Exercise description
Among the entries below, determine how many lines contain the word "California" and state only that figure.
*** Exercise materials Section Begins ***
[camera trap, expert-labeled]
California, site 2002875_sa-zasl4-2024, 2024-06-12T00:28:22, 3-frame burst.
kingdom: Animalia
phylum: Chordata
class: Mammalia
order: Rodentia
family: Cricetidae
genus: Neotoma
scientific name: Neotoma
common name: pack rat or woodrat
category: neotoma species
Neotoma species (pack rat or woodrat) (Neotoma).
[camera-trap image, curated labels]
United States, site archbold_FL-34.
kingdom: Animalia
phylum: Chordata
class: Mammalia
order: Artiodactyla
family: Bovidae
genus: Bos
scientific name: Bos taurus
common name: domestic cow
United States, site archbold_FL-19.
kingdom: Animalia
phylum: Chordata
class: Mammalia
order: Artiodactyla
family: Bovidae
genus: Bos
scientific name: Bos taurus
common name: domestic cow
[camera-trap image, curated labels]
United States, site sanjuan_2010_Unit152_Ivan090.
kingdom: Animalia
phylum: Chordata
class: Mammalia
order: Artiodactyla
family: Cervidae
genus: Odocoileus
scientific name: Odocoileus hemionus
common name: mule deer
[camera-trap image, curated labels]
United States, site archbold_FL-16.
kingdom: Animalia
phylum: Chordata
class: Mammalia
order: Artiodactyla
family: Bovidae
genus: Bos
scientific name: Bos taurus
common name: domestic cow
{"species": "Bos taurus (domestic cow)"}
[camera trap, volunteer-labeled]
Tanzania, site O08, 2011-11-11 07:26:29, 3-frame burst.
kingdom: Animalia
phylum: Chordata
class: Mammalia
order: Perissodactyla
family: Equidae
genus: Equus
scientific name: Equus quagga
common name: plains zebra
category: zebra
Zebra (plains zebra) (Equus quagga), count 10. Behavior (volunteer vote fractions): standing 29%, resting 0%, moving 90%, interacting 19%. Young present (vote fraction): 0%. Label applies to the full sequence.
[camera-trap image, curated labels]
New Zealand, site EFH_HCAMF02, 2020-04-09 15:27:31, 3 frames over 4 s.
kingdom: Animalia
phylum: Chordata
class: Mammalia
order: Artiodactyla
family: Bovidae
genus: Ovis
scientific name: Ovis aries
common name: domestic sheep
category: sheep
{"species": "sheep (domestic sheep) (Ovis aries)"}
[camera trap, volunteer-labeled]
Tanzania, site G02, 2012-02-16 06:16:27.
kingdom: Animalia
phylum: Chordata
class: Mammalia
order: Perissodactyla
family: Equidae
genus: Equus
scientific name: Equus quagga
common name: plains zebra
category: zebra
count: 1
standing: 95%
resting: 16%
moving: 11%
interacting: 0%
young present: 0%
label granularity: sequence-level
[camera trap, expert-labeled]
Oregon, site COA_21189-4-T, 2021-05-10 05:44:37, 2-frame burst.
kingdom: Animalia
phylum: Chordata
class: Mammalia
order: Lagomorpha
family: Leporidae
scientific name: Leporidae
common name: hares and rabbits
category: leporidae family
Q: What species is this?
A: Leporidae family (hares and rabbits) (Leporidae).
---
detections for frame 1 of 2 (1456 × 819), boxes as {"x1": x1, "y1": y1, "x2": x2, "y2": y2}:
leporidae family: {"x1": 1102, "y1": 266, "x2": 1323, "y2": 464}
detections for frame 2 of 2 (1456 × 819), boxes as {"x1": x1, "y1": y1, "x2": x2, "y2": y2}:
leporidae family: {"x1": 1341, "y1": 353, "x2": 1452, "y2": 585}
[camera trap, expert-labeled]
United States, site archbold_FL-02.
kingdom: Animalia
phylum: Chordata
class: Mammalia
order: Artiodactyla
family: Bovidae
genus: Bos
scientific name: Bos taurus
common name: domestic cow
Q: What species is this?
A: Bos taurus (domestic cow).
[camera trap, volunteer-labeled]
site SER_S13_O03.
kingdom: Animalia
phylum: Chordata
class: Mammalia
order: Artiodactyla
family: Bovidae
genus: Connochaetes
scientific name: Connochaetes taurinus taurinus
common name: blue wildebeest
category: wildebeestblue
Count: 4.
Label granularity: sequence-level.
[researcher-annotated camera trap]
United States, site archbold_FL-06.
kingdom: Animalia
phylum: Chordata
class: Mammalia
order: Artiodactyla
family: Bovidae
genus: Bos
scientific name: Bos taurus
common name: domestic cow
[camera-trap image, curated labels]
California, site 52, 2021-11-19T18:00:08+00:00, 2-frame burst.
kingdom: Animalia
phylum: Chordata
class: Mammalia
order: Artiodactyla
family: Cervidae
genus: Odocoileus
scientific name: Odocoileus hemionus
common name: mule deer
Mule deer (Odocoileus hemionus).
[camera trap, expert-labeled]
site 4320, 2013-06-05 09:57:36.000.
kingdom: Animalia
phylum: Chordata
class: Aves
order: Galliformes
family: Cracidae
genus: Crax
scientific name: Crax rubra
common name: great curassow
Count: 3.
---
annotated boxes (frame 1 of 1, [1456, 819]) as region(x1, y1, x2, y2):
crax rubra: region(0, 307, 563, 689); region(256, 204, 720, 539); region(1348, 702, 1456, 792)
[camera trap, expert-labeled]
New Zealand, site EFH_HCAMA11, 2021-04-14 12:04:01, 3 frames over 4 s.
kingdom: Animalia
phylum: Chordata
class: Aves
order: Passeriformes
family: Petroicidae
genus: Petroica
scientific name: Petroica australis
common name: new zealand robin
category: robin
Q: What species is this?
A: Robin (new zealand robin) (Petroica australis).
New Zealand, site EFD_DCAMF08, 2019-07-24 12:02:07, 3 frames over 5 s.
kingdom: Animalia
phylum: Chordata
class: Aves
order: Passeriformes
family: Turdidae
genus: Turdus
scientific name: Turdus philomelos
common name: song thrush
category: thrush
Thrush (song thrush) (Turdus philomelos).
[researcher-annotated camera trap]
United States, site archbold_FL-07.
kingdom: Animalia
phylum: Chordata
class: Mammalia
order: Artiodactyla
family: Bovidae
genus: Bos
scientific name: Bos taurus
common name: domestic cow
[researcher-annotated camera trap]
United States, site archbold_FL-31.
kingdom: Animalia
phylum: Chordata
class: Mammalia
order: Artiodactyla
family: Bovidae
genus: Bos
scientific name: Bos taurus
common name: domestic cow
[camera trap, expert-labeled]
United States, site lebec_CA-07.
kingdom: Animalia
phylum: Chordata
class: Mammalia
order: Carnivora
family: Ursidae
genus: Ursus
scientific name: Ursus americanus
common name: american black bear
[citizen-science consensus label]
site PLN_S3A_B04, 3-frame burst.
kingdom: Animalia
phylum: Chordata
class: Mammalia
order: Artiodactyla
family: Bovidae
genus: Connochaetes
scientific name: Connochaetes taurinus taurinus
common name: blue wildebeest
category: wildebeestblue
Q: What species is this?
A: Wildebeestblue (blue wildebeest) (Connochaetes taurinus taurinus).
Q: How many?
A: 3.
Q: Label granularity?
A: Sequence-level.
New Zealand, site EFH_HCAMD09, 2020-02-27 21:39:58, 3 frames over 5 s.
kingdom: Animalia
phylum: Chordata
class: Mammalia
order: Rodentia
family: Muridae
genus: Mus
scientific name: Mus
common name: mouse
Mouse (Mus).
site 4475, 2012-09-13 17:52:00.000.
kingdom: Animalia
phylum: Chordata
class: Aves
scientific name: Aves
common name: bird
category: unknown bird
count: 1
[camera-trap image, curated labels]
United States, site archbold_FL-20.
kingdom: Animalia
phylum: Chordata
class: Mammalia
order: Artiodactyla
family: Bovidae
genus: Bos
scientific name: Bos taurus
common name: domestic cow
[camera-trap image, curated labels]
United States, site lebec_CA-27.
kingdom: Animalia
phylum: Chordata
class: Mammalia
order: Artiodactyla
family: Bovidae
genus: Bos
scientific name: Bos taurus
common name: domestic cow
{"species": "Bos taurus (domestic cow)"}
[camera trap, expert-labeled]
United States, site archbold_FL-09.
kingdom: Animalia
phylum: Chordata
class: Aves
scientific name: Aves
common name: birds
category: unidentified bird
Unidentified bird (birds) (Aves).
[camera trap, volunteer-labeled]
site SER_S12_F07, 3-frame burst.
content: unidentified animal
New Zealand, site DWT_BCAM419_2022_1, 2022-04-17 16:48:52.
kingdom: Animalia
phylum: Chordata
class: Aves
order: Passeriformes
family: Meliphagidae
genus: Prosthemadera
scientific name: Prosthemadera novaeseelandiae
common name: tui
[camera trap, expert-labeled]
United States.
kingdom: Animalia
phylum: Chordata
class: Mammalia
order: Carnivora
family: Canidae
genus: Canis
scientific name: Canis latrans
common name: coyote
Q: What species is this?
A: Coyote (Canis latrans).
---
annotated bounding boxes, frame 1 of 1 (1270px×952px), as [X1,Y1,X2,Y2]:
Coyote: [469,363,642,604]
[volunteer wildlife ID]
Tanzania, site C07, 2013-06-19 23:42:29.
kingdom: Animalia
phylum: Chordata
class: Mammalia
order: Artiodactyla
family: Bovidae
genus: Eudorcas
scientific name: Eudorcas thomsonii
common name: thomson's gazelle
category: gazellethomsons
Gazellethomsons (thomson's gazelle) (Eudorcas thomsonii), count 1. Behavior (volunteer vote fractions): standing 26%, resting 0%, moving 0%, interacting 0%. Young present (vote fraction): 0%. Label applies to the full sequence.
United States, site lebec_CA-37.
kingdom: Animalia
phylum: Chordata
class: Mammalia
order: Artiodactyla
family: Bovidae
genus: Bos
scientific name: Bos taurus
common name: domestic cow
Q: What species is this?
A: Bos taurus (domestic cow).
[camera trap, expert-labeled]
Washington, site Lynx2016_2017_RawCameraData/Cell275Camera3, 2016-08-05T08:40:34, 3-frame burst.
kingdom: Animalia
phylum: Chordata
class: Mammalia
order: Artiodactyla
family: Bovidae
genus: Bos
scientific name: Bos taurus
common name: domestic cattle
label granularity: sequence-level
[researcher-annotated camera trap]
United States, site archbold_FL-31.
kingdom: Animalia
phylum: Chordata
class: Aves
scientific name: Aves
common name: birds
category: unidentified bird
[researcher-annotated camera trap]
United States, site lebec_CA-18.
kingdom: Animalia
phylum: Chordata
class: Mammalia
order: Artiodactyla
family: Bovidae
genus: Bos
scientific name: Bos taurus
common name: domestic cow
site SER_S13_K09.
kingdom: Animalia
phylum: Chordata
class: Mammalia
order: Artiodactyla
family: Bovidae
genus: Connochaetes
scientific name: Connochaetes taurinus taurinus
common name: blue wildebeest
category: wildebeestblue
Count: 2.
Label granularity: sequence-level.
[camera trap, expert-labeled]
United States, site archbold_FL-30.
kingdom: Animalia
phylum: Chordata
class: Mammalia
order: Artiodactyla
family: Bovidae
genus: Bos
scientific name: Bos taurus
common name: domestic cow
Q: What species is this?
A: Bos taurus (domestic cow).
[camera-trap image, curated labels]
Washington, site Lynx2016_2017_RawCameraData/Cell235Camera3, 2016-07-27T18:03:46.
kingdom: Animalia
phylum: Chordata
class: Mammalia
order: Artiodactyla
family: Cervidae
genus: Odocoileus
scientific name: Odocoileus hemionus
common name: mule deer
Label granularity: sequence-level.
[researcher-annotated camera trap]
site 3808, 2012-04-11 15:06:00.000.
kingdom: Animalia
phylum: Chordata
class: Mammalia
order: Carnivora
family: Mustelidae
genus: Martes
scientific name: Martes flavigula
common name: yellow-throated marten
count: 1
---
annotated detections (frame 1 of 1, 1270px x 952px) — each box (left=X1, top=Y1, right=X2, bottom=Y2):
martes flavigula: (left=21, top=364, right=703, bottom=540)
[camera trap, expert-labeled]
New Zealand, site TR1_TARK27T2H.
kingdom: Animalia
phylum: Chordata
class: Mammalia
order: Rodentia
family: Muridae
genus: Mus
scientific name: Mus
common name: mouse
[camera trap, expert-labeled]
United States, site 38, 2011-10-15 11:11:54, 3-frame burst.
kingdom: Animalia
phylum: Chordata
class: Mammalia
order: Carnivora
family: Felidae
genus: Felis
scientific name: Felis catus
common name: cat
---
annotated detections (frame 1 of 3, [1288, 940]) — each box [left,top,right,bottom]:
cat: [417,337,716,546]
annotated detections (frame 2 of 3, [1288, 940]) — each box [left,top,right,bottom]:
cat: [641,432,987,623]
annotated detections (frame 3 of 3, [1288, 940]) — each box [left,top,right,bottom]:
*** Exercise materials Section Ends ***
Your response
2